Podcast: Play in new window | Download (17.7MB) | Embed
Regine says
Gurbir, this is a great episode, and it is important to close the perceived gap between the Greek and Western Renaissance science. What you say in your introduction about Plato is however a little bit misleading: Plato was first and foremost a philosopher, not a scientist. As such, he WAS searching for the truth, just not interested in what you would narrowly define as scientific truth. Thus it is wrong to blame him for pursuing not the right kind of science, especially since he is still very much at the beginning, not the end, of Greek philosophy engaging with science. The Alexandrian scholars you talk about as well, Aristarchus, Ptolemy etc., were alive hundreds of years after Plato and his much more scientifically enclined pupil Aristotle, who undertook many experiments in several scientific disciplines. Carl Sagan is not a Classicist, and should not be quoted on anything he knows so little about (he is obviously pushing some agenda of his own there!). Keeping up the slave economy was really not at the forefront of these Greek scientists’ thinking.
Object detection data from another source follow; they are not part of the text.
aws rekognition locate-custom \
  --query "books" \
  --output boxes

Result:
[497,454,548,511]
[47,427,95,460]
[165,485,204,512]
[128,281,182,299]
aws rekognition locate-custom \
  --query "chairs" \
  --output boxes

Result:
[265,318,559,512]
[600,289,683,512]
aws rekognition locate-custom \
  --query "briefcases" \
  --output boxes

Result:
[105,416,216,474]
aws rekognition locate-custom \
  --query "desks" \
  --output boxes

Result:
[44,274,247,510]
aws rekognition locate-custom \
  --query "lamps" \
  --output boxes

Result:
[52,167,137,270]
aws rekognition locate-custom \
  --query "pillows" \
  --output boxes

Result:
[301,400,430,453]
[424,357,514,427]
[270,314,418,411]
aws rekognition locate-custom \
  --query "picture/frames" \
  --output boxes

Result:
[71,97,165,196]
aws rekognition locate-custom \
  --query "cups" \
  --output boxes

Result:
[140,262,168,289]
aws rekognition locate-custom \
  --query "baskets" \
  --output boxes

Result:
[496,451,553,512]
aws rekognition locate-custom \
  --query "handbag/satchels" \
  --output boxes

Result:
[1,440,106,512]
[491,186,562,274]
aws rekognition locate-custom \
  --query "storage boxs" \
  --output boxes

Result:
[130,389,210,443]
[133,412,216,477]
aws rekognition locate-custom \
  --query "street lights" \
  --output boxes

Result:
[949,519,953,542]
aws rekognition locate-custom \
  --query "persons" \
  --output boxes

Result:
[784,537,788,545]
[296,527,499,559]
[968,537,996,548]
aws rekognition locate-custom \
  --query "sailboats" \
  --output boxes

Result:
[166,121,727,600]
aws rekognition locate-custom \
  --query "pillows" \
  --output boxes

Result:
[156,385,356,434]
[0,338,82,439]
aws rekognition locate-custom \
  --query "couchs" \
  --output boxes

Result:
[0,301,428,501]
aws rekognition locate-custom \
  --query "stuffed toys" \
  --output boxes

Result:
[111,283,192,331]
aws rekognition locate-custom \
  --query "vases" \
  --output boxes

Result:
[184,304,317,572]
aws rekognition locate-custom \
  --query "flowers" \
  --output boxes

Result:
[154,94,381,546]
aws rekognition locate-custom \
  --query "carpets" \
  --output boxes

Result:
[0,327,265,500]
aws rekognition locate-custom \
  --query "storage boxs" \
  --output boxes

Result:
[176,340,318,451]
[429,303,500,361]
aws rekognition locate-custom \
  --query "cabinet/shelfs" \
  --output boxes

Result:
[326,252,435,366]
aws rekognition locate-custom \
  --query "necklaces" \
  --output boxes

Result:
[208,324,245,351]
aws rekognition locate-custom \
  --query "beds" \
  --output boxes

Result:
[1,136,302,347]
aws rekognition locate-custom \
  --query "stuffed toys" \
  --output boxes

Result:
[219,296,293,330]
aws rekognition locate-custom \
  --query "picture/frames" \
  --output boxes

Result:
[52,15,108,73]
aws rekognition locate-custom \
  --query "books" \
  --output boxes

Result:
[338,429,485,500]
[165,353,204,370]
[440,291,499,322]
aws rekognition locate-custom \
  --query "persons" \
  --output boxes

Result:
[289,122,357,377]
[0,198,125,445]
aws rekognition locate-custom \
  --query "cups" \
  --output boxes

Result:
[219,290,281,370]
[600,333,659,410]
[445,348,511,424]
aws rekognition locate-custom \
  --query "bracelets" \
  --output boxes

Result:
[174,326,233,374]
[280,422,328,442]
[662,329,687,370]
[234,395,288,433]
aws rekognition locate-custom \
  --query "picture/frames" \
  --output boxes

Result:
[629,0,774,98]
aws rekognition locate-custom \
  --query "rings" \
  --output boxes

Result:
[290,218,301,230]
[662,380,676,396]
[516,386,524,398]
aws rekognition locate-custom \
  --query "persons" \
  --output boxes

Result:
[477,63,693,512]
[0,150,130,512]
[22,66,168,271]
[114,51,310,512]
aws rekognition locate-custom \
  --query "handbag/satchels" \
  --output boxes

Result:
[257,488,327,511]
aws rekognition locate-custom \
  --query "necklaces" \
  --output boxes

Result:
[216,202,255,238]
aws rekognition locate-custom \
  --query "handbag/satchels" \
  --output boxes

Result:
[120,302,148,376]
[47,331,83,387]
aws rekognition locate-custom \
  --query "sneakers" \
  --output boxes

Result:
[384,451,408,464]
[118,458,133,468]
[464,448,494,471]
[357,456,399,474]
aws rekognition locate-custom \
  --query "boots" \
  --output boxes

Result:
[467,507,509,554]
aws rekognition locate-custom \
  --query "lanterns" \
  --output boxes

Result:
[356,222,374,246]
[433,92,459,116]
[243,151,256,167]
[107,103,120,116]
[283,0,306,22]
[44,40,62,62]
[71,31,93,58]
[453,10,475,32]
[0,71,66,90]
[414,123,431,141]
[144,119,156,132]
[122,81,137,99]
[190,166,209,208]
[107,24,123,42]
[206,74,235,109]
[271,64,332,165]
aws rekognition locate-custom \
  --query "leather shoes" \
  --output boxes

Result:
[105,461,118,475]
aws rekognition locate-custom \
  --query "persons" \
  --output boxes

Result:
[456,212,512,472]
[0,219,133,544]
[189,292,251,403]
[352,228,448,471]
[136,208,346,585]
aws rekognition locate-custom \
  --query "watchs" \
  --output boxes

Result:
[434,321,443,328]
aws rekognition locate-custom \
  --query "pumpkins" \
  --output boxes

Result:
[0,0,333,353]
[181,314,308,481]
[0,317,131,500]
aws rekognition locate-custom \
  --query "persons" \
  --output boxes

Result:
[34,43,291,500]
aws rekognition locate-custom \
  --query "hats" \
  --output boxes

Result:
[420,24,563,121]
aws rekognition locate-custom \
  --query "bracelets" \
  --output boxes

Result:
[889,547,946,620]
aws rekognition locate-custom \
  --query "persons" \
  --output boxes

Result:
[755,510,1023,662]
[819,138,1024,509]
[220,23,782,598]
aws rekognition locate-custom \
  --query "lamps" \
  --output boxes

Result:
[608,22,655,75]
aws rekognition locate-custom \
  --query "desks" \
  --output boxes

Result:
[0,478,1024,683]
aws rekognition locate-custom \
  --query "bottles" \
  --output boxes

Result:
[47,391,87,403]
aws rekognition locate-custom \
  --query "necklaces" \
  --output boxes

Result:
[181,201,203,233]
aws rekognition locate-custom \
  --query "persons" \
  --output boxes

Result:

On the Arabic scholarship: a vast amount of Greek knowledge, like e.g. Ptolemy’s Almagest, got lost in the West during the Middle Ages as scholars lost the ability to read Greek texts, and many Greek books, literature, poetry – and science, gradually became lost to us. Some ancient knowledge was however preserved in the East, where Arabic scholars continued to read the Classics, translated scientific texts into Arabic (amongst other languages) and developed their own research on the basis of Greek science. That’s why Ptolemy’s originally Greek book Mathematike Syntaxis is now better known as the Almagest by its Arabic title, though it is still the same book. What is so great about Professor Al-Khalili’s book is that he works on the closing of the gap in scholarly transmission at the other end, from the Arabic world to the Western Renaissance. Scientific exploration is a continuum, from the Greeks to the Arabic scientists to people like Copernicus, and the Arabic scholars were sitting on the shoulders of giants. Greek giants. Just as then Western scientists could pick up from where the Arabic scholars had left off.
Mark Jones says
Hi Gurbir,
I just listened to your interview with Jim al-Khalili my first experience of your podcasts and I really enjoyed it and have proceeded to download more.
At first I was wary as my assumption was that you were a Muslim man on a mission to pour religious influence over your listeners!
As I stuck with the podcast I began to find it well balanced and the quote at the end from Mohamed literally brought a tear to my eye. True wisdom in anyone’s book! (in an ideal world!)
I like your style, please keep up the good work! Now on to the next one.
All the best, Mark
Holland says
Intelligence and simplicity – easy to unrdsetand how you think.